Methods: GWAS data for TL and 11 HDs were extracted from the database. The R software package “TwoSampleMR” was employed to conduct a two-sample Mendelian randomization (MR) analysis, in order to estimate the influence of TL changes on the risk of developing the 11 HDs.
Results: We examined the effect of TL changes on the risk of developing the 11 HDs. The IVW results revealed a significant causal association between genetically predicted longer TL and the risk of developing acute lymphocytic leukemia (ALL), acute myeloid leukemia (AML), chronic lymphocytic leukemia (CLL), mantle cell lymphoma (MANTLE), and hodgkin lymphoma (HODGKIN). However, there was no significant causal relationship observed between TL changes and the risk of developing chronic myeloid leukemia (CML), diffuse large b-cell lymphoma (DLBCL), marginal zone b-cell lymphoma (MARGINAL), follicular lymphoma (FOLLICULAR), monocytic leukemia (MONOCYTIC), and mature T/NK-cell lymphomas (TNK).
Conclusions: The MR analysis revealed a positive association between genetically predicted longer TL and an increased risk of developing ALL, AML, CLL, MANTLE, and HODGKIN. This study further supports the notion that cells with longer TL have greater proliferative and mutational potential, leading to an increased risk of certain HDs.

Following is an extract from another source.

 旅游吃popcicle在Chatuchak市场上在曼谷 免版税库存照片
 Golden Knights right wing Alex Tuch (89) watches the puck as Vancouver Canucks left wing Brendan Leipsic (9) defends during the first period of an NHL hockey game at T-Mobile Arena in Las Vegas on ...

Keywords: telomere length, hematologic diseases, Mendelian randomization, GWAS data, single nucleotide polymorphisms
INTRODUCTION
Telomeres served as protective structures located at the ends of chromosomes, and their gradual shortening was intricately linked to the occurrence and progression of cellular senescence, cancer, and various other diseases [1–3]. Recently, there has been extensive research on the role of telomeres in hematologic diseases (HDs). Telomeres have been found to be closely associated with hematopoietic stem cells (HSCs), hematological tumors, and complications arising from hematopoietic stem cell transplantation (HSCT) [4, 5].
Current research has mostly focused on the impact of telomere length (TL) changes on the progression and prognosis of various HDs. For instance, a study revealed that TL of HSCs was significantly reduced in patients with multiple myeloma, which was closely associated with disease progression and prognosis [6]. In patients with acute myeloid leukemia (AML), TL was significantly shortened and associated with disease development and therapeutic efficacy [7, 8]. Studies have shown that HSCT with longer TL has a higher success rate, leading to improved immune system reconstitution, enhanced anti-infection ability, and better anti-tumor effects [9]. In terms of treatment, therapeutic strategies targeting telomeres, such as telomerase inhibitors, telomere-lengthening agents, and the gene therapy, have shown promise in laboratory and clinical trials, providing novel avenues for HDs treatment [10, 11].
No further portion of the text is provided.